Moira described her first experience working with Beth, being “cross-examined” on a memo she drafted as a first-year associate when they practiced together at Paul Weiss, noting that Beth “was very interested in what I, even at that stage in my career, was bringing to the case and my insights. . . . I guess I did well enough, because I am here today.” That interest continued when Moira moved to the E.D.N.Y. U.S. Attorney’s Office and built a distinguished career as a federal prosecutor.
Beth shared advice over coffee, engraining the philosophy of building your case by starting at the end. “Backwards planning is not just our motto. It really is the way we operate: that kind of laser focus on ‘What do I need the jury to understand at the end of the day to win my case?’ is something that we employ in every one of our cases, and I was using when I was at the government.” A true testament to the firm’s mantra of building the next generation of trial lawyers, Moira rejoined Beth in 2019, after her groundbreaking RICO prosecution of the leader of the NXIVM sex-cult, ready to pay forward her lessons learned to the firm’s more junior lawyers seeking the same mentorship she had received.
The article also explored a change in recent years of clients bringing the firm in at the outset of cases, rather than on the eve of trial.
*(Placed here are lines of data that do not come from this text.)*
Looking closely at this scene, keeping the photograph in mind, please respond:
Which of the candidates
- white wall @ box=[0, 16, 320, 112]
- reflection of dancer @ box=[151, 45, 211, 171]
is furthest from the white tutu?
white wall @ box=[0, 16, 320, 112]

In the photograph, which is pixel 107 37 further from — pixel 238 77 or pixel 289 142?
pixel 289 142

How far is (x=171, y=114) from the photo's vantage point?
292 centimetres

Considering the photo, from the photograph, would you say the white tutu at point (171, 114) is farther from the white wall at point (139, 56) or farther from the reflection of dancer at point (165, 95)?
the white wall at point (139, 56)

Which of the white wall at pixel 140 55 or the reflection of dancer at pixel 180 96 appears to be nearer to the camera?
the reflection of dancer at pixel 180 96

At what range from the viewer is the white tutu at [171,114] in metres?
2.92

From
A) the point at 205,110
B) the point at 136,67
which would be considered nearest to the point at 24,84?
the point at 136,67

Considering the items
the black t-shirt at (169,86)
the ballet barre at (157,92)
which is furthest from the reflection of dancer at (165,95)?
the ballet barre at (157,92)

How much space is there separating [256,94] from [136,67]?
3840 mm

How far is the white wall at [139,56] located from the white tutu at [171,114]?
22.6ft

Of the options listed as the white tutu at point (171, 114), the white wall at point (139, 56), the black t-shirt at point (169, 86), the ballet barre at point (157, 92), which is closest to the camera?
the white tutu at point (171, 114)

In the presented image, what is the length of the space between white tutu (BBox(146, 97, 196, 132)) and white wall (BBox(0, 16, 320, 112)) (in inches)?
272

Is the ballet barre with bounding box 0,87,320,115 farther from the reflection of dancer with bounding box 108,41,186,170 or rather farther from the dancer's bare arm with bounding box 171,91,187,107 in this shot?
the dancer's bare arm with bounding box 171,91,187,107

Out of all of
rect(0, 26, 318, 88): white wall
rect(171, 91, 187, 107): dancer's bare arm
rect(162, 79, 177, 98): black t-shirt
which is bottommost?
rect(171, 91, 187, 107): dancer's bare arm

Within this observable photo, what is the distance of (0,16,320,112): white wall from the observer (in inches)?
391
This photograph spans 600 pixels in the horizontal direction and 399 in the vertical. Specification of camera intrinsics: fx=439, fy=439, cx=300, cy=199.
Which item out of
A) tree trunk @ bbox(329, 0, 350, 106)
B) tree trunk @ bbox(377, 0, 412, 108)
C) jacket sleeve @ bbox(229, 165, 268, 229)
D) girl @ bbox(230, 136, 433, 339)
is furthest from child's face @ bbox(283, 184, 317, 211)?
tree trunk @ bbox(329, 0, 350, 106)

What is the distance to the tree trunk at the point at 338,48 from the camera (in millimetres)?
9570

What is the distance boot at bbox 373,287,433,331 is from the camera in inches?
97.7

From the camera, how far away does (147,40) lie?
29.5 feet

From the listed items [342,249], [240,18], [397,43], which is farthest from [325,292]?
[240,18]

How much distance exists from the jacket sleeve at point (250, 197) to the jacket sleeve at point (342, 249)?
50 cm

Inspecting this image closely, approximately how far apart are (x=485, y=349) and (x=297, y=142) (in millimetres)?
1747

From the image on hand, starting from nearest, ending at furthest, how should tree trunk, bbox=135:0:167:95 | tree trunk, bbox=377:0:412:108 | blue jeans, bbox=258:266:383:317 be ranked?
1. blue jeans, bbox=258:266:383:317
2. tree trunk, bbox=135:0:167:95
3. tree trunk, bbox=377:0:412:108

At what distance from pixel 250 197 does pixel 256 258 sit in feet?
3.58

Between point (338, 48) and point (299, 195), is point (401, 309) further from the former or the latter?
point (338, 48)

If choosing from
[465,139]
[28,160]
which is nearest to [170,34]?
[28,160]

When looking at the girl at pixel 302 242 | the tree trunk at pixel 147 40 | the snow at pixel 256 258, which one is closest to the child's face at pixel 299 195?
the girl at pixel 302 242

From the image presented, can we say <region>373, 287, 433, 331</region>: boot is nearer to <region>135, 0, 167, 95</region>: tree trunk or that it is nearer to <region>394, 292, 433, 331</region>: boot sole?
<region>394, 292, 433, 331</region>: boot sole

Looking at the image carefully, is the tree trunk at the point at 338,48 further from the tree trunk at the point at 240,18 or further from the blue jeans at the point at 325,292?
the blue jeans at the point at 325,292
Kosta and Moira agreed that the shift benefits everyone—the firm can employ its narrative-driven defense approach earlier in discovery to hone trial themes, and the client reaps the rewards of the firm’s fixed-fee model which allows a broader team deeper involvement on the case from the beginning.
Looking ahead, both partners see the firm’s boutique model as a source of lasting strength that will continue to carry the firm’s “institutional reputation” among its clients to the legal community at large. “I think a boutique can be a common enterprise in a way that’s not true of a large law firm,” Kosta said. Moira agreed: “We love doing what we do, and I think that goes a long way for the success of our firm and the success that our clients see when we represent them.”